Recently I dreamt that, having arrived at Buenos Aires’s Aeropuerto Internacional Ministro Pistarini (commonly called “Ezeiza”), I was in a taxi to our apartment in the barrio of Palermo—where my wife and I had been longing to go ever since the pandemic began. En route, though, I realized I’d left the keys at our California home—and then I awoke wondering whether that was a metaphor for the times we’re in. In fact, we’d planned to fly to Argentina this New Year’s Eve, and were eager to see friends and family in and around the Argentine capital, but I’d begun to have my doubts as news of the Omicron variant hit the country especially hard.
|We might have hired a taxi here...|
|Uki Goñi's Twitter account is a good up-to-date source on many Argentine topics.|
In fact, I’d contemplated postponing the trip a few days earlier, but María Laura was still committed to going until Monday, when she first expressed doubts and then consulted with siblings, nephews, nieces, and friends (some of whom are directly involved in the healthcare system there). Everyone concurred that the situation was worsening, and expressed doubts about the trip despite their eagerness to see us.
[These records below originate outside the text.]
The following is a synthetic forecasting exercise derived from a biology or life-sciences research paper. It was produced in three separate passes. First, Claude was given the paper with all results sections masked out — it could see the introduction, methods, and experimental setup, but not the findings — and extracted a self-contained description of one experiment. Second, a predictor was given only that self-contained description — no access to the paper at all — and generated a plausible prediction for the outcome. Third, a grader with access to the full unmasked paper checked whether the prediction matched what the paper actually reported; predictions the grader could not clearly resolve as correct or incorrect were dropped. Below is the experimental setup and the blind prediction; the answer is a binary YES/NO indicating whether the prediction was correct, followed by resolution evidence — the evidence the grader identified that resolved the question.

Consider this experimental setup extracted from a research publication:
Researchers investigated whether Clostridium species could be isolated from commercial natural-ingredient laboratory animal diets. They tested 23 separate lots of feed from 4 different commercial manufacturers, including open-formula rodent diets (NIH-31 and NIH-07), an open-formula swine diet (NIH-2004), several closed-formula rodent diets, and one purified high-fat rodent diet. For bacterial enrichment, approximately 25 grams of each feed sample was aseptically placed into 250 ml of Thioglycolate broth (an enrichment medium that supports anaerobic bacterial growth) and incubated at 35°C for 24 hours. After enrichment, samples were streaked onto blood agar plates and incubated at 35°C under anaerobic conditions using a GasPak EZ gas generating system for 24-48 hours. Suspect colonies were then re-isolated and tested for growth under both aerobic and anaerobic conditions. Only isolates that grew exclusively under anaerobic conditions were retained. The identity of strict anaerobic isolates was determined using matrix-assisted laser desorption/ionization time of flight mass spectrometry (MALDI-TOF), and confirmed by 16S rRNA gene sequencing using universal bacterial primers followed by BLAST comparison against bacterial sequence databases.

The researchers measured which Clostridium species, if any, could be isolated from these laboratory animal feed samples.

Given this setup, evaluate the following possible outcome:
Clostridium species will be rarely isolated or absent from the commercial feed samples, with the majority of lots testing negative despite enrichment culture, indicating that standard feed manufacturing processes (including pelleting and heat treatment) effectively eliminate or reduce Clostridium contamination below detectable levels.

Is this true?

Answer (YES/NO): NO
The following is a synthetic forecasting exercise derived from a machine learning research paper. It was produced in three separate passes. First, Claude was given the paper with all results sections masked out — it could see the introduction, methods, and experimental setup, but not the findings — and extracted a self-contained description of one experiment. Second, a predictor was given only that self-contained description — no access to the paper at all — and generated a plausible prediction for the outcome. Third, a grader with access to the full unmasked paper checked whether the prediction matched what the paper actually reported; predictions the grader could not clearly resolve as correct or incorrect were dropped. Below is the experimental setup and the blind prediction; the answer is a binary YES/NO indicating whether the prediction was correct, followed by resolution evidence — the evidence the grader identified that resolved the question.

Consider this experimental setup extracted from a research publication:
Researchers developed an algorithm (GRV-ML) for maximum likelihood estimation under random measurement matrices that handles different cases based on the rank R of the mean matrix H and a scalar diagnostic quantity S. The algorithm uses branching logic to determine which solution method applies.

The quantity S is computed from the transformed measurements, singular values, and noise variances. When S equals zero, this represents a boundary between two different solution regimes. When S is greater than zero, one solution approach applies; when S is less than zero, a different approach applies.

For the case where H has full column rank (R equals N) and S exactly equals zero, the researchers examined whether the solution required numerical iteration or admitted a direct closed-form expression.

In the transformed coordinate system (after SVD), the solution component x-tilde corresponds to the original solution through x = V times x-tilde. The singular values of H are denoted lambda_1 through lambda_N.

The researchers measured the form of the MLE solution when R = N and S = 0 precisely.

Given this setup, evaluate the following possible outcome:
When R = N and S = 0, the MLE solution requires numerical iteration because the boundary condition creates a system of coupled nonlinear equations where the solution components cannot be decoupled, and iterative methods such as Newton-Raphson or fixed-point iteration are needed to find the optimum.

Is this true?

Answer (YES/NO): NO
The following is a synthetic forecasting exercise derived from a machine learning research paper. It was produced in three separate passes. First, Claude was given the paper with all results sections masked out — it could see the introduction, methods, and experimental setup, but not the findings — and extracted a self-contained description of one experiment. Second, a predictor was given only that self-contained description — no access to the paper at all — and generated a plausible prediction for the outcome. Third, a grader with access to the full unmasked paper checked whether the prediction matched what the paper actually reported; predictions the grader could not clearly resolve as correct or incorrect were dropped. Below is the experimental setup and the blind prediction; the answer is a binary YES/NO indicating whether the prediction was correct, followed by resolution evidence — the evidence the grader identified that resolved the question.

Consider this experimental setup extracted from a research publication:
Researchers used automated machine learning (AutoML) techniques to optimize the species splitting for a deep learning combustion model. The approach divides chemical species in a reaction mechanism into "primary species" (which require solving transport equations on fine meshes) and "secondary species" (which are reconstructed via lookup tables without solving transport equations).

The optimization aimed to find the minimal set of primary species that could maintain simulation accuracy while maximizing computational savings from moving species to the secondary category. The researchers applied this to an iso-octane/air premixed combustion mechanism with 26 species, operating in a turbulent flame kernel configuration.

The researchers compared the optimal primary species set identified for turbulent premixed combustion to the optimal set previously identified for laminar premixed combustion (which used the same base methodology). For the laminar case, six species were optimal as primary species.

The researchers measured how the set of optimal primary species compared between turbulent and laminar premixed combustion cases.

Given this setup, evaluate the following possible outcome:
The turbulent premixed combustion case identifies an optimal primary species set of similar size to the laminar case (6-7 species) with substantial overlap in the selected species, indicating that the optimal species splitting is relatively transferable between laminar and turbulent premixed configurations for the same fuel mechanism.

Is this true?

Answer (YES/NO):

|Argentina's vax rollout has actually been pretty good, but I couldn't resist posting this photo from my nephew's Parque Patricios neighborhood.|
For our part, we are fully vaccinated and boostered, and live in an area where people take vaccinations and masking seriously, so we were never panic-stricken. That said, we could still theoretically be carriers, and we didn’t want to risk a breakthrough case that could put others at risk. We also worried, however, that flight cancellations and layovers might disrupt the trip—partly because San Francisco International Airport (SFO) is notorious for weather delays and also with respect to our connecting flight in COVID-friendly Texas. That state has great food and music, but deplorable government.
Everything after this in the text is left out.